A fronte di quelle riprese in cui il movimento è contenuto nell’inquadratura, all’interno della quale si scontrano forze cinetiche diverse che operano su piani contrapposti, destinati a non venire mai a contatto (uomini immemori dei carri che li sfiorano), ci sono le ballonzolanti corse del nostro sguardo preso in carico dalla mdp, preposte a restituire l’emozione iniziale, il rischio di cadere nella follia, come capita temporaneamente a Gadassi: la corsa in mezzo alle trincee costellate di morti con la macchina a mano che insegue la smania frenetica di trovare un senso – cioè un vivo – tra quelle figure scomposte dalla morte.

Neanche la camera obiettiva di Gitaï dunque può registrare da sola l’orrore provato, sarebbe insopportabilmente impersonale (come le immagini di Nuit et brouillard di Resnais se fossero private della voce off, pietosamente intente ad aggiungere una misericordiosa presenza umana, la stessa che esiste in The Last Days e in Lo Specialista è sostituita dal tribunale ancora più insensibile e fascista), e quindi ha bisogno di una mediazione: l’uomo, che rasenta la dissennatezza davanti alla morte sparpagliata, inconciliabile, irreparabile, indifferente persino al suo urlo: "Evacuatelo", ripetuto ossessivamente percorrendo come un ossesso il tracciato della trincea costellato di cadaveri scomposti. Ciò che rende unico il lavoro sull’immagine, avvolgente quando si avvicina, accelerando anche la percezione, e al contrario teatralmente statico nelle riprese frontali in campo lungo (quando si rimane impaludati), è l’iperrealismo che si discosta così dalla metafora poetica di The Red Thin Line come dallo spettacolo corale di Spielberg-Stone, quella smania del dettaglio così tipica del reduce, che Stone salvaguarda talvolta dal bisogno della produzione spettacolare, mentre in Gitaï è il succo, poiché si può permettere il lusso di tenere immobile per qualche istante un profilo su un oblò dell’elicottero, costringendo lo spettatore a registrare il rumore dei motori, ineludibile.

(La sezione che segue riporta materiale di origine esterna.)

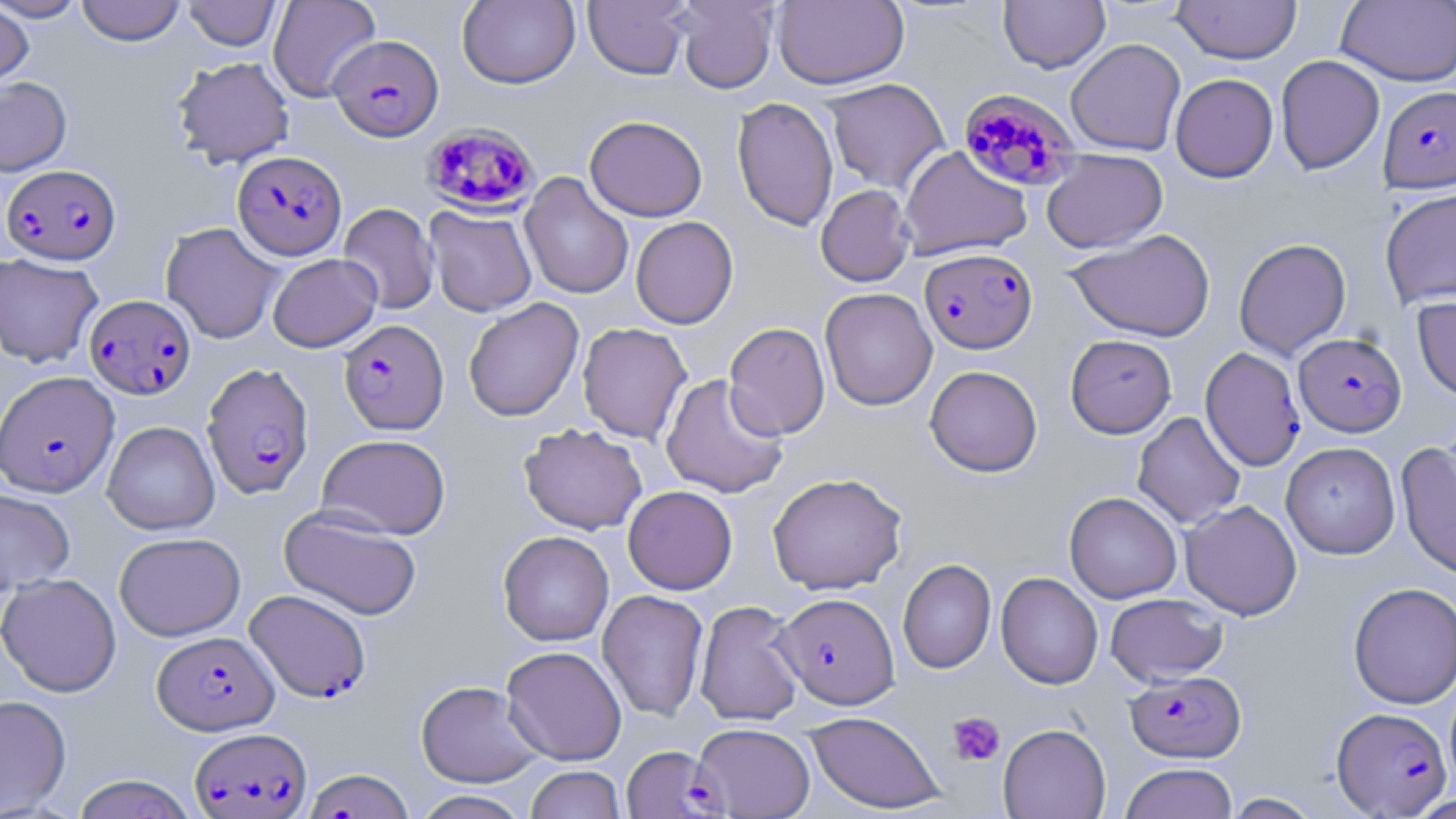

Approximate bounding boxes as [x1, y1, x2, y2] in pixels. Uninfected red blood cell locations (subset): [0, 0, 88, 21], [268, 0, 381, 101], [457, 0, 580, 89], [583, 0, 692, 80], [673, 0, 779, 94], [773, 0, 909, 89], [1337, 0, 1456, 87], [75, 1, 186, 46], [183, 1, 282, 50], [998, 1, 1110, 73], [1172, 1, 1302, 64], [0, 3, 34, 92], [1065, 38, 1186, 156], [1276, 55, 1384, 174], [171, 56, 295, 168], [1170, 73, 1279, 182], [0, 76, 72, 176], [822, 78, 950, 194], [732, 96, 839, 231], [585, 115, 708, 221], [899, 145, 1032, 261], [1041, 149, 1168, 253], [519, 172, 634, 300], [816, 185, 915, 286], [1379, 188, 1456, 309], [338, 203, 439, 315], [425, 206, 537, 317], [630, 216, 738, 329], [161, 222, 283, 344], [1066, 229, 1216, 342], [1234, 238, 1351, 360], [0, 252, 103, 368], [267, 253, 382, 352], [820, 287, 937, 411], [1412, 294, 1456, 401], [463, 298, 583, 422], [724, 321, 830, 440], [577, 322, 691, 444], [1065, 334, 1177, 439], [925, 365, 1042, 477], [660, 374, 789, 498], [1132, 412, 1245, 530], [102, 421, 219, 535], [518, 423, 647, 535], [316, 434, 451, 539], [1281, 441, 1400, 558], [1396, 442, 1456, 580], [767, 472, 907, 594], [623, 485, 737, 595], [0, 488, 75, 595], [1064, 492, 1182, 603], [1180, 500, 1302, 620], [280, 507, 422, 620], [497, 530, 614, 646], [114, 532, 245, 641], [898, 559, 996, 674], [996, 572, 1103, 689], [0, 573, 122, 697], [1348, 582, 1456, 709], [597, 590, 709, 722], [1105, 593, 1228, 686], [695, 600, 805, 727], [501, 645, 627, 765], [416, 680, 543, 787], [0, 695, 72, 816], [805, 711, 945, 814], [692, 723, 815, 818], [997, 723, 1111, 818], [1120, 763, 1238, 819], [525, 765, 626, 819], [71, 774, 198, 819], [412, 790, 532, 819], [1222, 792, 1324, 818]. Platelet locations: [947, 711, 1005, 766]. Plasmodium falciparum-infected red blood cell locations (subset): [328, 34, 444, 141], [1379, 86, 1456, 193], [957, 89, 1079, 192], [420, 121, 541, 216], [232, 150, 346, 260], [2, 164, 121, 265], [920, 247, 1037, 354], [85, 294, 196, 399], [339, 319, 448, 435], [1294, 333, 1406, 437], [1200, 347, 1306, 471], [202, 362, 315, 500], [0, 371, 119, 497], [245, 589, 371, 703], [775, 592, 899, 709], [152, 630, 279, 735], [1125, 669, 1246, 763], [1332, 706, 1452, 817], [190, 726, 311, 818], [622, 745, 723, 818]. Slide-level diagnosis: Plasmodium falciparum. Single field of view. May-Grünwald-Giemsa stain. Image is 1456×819 pixels. Thin blood film. Light microscopy. 1000x magnification.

Comunque, sia voluto o casuale il richiamo all’immaginario bellico trasposto al cinema, Kippur può rilanciare con una risposta positiva il dubbio di Armando Massarenti (Il sole 24 ore, domenica 29 ottobre 2000, p.34, recensione del libro di Julio Cabrera: Da Aristotele a Spielberg. Capire la filosofia attraverso i film, Bruno Mondatori, Milano 2000, £38000), che si pone la domanda "se esista, al di là delle esperienze particolari, un’idea generale di che cos’è la guerra".